_Vos tâches:_
1) Selon le texte sur Eshu, pour quelle raison ce trickster teste-t-il, bouscule-t-il et enseigne-t-il ? Répondez en une à trois phrases.
2) Recopiez le texte sur Eshu en commençant à « Le gardien des » et en terminant à « hommage en premier. ».
3) Prolongez le texte sur Eshu au-delà de sa dernière phrase.

Eshu, l’orisha yoruba des carrefours et de la communication
Eshu (aussi écrit Esu, Elegba ou Eshu-Elegba) est l’orisha des carrefours, de la communication et du mouvement dans la tradition yoruba. Messager entre les hommes et les divinités, c’est une figure incontournable — et souvent mal comprise — du panthéon.
Le gardien des carrefours
Dans la cosmologie yoruba, Eshu se tient à la croisée des chemins, des portes et des seuils. Il ouvre et ferme les voies, relie les mondes et porte les messages entre les humains et les orishas. Rien ne peut commencer sans lui : dans de nombreuses cérémonies, c’est à Eshu que l’on rend hommage en premier.
Le messager et le médiateur
Eshu est le grand communicateur : il transmet les prières, veille sur les échanges et rappelle l’importance de la réciprocité. Trickster imprévisible, il teste, bouscule et enseigne — car c’est souvent dans l’imprévu que se révèle une vérité. Le chiffre trois, les couleurs rouge et noir lui sont associés.

_Données fournies:_
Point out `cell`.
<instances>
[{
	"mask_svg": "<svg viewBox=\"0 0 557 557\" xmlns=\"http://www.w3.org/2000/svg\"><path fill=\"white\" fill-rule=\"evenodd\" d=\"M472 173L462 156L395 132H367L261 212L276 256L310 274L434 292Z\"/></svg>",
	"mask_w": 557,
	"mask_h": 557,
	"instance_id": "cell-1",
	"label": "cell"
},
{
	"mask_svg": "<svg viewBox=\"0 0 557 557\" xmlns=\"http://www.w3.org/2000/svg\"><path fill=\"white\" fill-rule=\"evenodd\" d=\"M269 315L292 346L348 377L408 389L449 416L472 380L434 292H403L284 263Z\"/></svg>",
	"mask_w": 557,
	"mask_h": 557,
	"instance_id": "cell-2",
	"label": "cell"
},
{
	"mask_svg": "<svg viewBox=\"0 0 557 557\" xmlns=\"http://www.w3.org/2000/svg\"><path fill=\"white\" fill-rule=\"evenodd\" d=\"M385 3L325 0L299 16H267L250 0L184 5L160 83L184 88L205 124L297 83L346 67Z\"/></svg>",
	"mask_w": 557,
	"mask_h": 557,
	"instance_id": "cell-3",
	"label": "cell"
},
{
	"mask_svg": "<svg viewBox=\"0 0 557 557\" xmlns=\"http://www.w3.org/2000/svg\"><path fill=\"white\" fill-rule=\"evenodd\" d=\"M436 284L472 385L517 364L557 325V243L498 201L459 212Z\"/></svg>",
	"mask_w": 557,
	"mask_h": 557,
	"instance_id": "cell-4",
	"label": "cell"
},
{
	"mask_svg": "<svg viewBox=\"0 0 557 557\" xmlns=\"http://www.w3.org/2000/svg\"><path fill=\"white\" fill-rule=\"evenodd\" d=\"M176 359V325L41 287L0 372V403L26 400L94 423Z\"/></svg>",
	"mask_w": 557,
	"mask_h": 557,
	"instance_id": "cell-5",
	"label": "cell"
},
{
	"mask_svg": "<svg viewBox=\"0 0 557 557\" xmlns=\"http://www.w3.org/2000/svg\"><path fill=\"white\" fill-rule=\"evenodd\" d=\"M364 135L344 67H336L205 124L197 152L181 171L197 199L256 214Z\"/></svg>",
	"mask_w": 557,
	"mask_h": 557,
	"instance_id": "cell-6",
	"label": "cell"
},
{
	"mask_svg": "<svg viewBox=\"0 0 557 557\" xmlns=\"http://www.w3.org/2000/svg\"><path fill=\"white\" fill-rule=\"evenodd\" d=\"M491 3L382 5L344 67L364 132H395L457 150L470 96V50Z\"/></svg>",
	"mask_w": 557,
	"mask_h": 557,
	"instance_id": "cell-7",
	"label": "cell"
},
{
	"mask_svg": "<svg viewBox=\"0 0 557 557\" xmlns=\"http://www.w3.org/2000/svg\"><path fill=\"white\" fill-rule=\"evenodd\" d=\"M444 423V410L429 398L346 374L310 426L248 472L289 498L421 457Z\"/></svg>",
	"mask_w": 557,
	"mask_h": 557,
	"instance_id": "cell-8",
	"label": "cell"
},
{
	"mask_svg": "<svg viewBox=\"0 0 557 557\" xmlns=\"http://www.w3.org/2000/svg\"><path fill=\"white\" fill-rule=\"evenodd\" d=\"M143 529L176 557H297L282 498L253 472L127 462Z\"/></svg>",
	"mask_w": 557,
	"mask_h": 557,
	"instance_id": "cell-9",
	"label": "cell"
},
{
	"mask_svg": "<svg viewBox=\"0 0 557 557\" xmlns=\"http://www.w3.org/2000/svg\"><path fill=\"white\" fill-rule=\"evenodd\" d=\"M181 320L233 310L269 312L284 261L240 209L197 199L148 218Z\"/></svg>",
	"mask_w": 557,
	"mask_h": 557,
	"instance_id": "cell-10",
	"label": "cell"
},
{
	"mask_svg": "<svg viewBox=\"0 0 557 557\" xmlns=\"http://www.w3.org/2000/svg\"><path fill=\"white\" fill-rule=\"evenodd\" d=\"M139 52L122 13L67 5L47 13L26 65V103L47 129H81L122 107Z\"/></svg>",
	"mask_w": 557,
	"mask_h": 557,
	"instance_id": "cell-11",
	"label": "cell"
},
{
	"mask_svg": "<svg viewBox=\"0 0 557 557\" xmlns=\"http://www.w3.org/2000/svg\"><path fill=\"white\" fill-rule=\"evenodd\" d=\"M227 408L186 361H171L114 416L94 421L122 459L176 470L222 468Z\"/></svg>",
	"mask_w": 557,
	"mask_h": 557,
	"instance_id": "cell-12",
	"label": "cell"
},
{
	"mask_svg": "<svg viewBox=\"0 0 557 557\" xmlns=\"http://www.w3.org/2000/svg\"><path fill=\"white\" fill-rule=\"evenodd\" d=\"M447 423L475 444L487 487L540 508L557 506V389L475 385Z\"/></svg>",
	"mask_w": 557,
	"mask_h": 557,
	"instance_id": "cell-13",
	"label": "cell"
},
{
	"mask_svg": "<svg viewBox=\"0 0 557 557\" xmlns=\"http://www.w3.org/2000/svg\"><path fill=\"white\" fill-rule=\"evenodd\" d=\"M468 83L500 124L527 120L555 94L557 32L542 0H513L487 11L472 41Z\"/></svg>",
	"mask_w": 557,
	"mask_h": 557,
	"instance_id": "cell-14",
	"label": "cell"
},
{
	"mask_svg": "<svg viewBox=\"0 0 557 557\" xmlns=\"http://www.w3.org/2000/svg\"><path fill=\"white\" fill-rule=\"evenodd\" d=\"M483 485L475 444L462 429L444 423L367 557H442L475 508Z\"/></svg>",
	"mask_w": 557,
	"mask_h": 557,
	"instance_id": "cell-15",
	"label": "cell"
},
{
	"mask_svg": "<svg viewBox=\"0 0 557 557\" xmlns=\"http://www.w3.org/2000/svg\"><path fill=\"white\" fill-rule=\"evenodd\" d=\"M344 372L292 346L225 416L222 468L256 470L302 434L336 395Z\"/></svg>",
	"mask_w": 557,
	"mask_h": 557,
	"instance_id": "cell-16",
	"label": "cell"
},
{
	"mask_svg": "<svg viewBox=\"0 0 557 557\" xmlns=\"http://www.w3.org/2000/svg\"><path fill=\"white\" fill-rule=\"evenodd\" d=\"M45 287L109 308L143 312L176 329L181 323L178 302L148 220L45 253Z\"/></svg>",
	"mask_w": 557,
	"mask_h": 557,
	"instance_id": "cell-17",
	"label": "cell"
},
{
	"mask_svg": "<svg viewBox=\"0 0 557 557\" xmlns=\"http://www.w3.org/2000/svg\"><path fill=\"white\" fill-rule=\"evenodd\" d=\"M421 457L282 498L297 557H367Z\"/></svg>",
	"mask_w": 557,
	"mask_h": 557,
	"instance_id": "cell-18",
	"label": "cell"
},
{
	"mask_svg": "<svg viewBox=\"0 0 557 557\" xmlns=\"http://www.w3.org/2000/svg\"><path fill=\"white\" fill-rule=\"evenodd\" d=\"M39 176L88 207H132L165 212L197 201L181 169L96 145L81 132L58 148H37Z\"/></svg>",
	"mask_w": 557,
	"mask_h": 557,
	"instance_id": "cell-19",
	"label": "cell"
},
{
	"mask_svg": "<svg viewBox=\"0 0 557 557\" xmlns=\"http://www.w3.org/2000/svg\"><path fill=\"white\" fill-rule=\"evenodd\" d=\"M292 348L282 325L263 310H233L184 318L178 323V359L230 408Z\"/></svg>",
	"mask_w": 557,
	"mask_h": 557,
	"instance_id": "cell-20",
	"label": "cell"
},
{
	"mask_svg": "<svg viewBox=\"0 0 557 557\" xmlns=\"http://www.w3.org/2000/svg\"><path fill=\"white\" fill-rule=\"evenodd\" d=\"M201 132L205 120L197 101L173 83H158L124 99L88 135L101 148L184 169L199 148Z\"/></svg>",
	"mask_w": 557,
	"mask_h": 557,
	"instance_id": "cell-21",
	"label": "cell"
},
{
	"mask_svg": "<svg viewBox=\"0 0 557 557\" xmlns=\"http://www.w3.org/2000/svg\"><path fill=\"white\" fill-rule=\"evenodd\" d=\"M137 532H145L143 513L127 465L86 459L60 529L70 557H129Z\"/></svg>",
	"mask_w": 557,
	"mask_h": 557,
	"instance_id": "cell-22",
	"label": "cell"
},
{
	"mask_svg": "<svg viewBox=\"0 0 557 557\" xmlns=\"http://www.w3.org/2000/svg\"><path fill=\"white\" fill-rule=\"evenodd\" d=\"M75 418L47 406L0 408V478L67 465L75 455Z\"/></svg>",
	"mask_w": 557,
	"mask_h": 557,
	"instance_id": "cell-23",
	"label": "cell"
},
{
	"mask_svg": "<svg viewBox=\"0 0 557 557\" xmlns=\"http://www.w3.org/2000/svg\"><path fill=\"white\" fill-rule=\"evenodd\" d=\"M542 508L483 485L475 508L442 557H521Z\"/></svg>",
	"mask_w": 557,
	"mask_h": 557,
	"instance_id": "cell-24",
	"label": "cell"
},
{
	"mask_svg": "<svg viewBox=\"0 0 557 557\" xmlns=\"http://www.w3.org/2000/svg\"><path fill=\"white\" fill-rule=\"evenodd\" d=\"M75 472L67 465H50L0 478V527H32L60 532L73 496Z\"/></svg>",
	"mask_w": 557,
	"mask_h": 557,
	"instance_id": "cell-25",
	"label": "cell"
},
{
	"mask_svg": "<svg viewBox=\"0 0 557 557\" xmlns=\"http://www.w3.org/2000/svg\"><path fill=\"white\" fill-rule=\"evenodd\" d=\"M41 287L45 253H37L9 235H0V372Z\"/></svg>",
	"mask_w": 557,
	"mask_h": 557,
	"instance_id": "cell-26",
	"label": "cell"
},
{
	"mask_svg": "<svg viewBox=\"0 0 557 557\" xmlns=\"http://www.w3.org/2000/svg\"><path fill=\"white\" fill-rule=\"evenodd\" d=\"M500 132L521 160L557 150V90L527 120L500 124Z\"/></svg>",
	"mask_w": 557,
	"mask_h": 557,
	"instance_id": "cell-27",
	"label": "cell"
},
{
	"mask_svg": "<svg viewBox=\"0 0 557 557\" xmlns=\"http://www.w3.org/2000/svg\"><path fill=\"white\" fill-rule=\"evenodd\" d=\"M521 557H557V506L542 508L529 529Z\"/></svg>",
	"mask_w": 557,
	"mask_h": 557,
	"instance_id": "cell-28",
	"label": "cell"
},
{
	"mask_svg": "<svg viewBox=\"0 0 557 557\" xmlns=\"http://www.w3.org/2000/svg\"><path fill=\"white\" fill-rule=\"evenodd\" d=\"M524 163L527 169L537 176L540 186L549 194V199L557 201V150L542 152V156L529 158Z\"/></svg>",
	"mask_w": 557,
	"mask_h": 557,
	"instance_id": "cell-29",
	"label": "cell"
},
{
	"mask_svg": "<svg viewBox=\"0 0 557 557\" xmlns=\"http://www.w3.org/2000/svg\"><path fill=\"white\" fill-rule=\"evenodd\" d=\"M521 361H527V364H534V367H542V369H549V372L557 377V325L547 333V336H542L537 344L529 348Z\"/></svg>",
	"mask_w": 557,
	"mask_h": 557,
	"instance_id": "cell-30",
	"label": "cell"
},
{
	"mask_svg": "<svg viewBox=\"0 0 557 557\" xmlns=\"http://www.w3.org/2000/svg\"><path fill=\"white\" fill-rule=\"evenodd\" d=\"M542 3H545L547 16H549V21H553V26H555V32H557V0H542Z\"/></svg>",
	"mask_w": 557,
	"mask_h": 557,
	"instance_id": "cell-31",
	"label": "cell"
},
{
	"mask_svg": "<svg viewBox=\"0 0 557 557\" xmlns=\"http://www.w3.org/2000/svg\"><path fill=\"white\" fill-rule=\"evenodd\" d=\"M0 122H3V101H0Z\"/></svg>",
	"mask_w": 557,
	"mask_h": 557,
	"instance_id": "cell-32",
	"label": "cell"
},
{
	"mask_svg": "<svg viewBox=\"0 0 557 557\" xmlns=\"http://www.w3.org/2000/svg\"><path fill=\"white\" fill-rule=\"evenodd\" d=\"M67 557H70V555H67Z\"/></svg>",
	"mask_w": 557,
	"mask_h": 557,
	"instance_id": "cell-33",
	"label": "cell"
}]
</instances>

_Réponses aux tâches:_
1) Eshu teste, bouscule et enseigne parce que c'est souvent dans l'imprévu que se révèle une vérité.

2)
Le gardien des carrefours
Dans la cosmologie yoruba, Eshu se tient à la croisée des chemins, des portes et des seuils. Il ouvre et ferme les voies, relie les mondes et porte les messages entre les humains et les orishas. Rien ne peut commencer sans lui : dans de nombreuses cérémonies, c’est à Eshu que l’on rend hommage en premier.

3)
Une idée reçue à corriger
À l’époque coloniale, Eshu a parfois été assimilé à tort au « diable » des religions monothéistes. C’est un contresens : dans la tradition yoruba, Eshu n’est pas une figure du mal, mais un médiateur essentiel, garant de l’équilibre et de la circulation entre les êtres. Cette relecture témoigne de la richesse — et de la complexité — de la mythologie africaine.
Un héritage transatlantique
Comme les autres grands orishas — Ogun, Shango, Yemoja ou Oshun —, Eshu a voyagé avec les diasporas, où il est vénéré sous des noms comme Elegguá (Cuba). Il demeure une clé de voûte de la spiritualité yoruba.